In this case, Russia will lift its moratorium and will resume
implementing the treaty, which it ratified in 2004.
Moscow is not satisfied with the response of its partners in the
treaty. The West keeps criticizing Russia for its failure to abide by
the 1999 Istanbul agreements. Russia has recently removed its
military bases from Georgia – ahead of schedule, but it still has
peacekeepers in Abkhasia and South Ossetia. It also has peacekeepers
in Transdnestr, as well as a small contingent guarding an ammunition
depot.
NATO keeps voicing its concern in this connection, pleading the
Istanbul agreements. Moscow replies that the Istanbul agreements did
not imply the withdrawal of troops by a certain date. They only
provide for a relevant agreement, for instance with Georgia, where
Russia only has peacekeepers rather than bases, which is a
fundamental difference. Withdrawal of peacekeepers is linked with the
settlement of the relevant conflicts rather than the CFE Treaty.
In general, Russia does not believe that NATO has serious grounds for
not ratifying the new draft of the CFE Treaty and considers its
adamant refusal to do so as an attempt to conduct policy from a
position of strength, all the more so since NATO is expanding
eastward, closer to Russia’s borders and increasing its conventional
forces superiority. So the CFE Treaty is only a hindrance to it.

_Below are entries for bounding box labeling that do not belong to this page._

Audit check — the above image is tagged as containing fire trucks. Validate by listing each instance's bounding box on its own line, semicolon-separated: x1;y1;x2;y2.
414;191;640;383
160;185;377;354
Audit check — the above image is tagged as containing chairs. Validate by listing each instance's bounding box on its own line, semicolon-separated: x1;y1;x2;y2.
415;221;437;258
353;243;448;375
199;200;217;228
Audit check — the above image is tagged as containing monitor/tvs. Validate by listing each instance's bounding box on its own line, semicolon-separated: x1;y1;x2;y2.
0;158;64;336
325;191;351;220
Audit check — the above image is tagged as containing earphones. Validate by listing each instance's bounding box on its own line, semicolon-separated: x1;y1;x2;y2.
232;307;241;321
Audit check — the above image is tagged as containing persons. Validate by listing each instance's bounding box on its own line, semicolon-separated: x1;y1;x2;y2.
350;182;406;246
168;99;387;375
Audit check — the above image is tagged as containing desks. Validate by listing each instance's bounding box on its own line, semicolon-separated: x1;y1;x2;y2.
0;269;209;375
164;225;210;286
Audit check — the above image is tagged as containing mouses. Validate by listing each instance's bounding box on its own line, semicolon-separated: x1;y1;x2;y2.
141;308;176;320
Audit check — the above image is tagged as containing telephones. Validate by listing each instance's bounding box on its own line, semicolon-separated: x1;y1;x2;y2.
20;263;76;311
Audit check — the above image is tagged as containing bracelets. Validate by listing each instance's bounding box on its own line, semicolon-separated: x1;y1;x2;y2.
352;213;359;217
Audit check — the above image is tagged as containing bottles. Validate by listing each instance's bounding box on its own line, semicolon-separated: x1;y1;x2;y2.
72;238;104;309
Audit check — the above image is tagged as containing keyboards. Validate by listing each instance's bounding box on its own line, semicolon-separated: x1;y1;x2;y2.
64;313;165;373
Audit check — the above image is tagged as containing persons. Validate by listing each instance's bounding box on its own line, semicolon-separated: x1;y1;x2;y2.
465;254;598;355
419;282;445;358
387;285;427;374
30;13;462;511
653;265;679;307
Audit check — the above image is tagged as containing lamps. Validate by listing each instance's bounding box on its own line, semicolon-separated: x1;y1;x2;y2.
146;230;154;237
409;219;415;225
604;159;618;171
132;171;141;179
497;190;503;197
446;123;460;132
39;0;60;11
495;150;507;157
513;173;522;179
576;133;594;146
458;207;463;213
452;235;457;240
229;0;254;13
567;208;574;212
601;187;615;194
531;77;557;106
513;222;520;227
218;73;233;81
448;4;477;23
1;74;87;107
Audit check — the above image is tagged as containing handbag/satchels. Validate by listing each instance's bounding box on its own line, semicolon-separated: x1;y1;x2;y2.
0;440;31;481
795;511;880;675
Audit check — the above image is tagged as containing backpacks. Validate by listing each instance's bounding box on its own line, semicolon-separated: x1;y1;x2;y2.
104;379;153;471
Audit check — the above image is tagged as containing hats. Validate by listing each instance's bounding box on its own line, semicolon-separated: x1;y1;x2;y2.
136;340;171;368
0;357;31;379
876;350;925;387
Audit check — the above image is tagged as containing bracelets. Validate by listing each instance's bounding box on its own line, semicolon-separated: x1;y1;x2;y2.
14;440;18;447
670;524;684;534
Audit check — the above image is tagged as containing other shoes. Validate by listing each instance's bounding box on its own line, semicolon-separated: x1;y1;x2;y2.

In turn, Moscow does not find the CFE Treaty in its 1999 version
quite suitable. In its opinion, it is merely a step toward the
formation of a more stable and equitable system of confidence and
security in Europe. But Russia still ratified it in 2004 in the hope
that it will be supplemented by a number of important conditions,
which it advanced on a special CFE session last summer. If NATO
countries ratified the adapted treaty as it is, these conditions
could be discussed later.
What would happen if the West continues ignoring Moscow’s signals? In
this case, Russia will stop granting information on conventional
force deployment, receiving NATO inspections, and abiding by the
flank restrictions. If deemed necessary, additional troops will be
deployed in the Caucasus, say, in Armenia (exclusively as an
example). But we won’t violate the CFE-imposed limits on conventional
arms. We do not have such plans and we are not in a position to
surpass these limits, judging by the acquisition of conventional arms
by our forces.
Our primary concern is NATO’s eastward expansion. Russia also makes
wrong signals from time to time, which aggravates the situation, but
NATO is still the main problem. Its policy is making both the
original and the adapted CFE Treaty versions pointless. NATO could
ease Moscow’s concern by promising not to exceed, during its
expansion, the aggregate ceilings for arms imposed by the treaty in
1990 on its 16 members. But instead it is simply pocketing the arms
quotas, which were originally allocated to the Warsaw Pact and the
Soviet Union. This is the root of all the problems with the CFE
Treaty.
Russia has many more reasons to walk out of the treaty than the
United States had for withdrawing from the ABM Treaty in 2002. But
Moscow is not rushing to burn the bridges and hopes that the West
will display common sense.
Alexei Arbatov is a member of the research council of the Moscow
Carnegie Center
The opinions expressed in this article are the author’s and do not
necessarily represent those of RIA Novosti.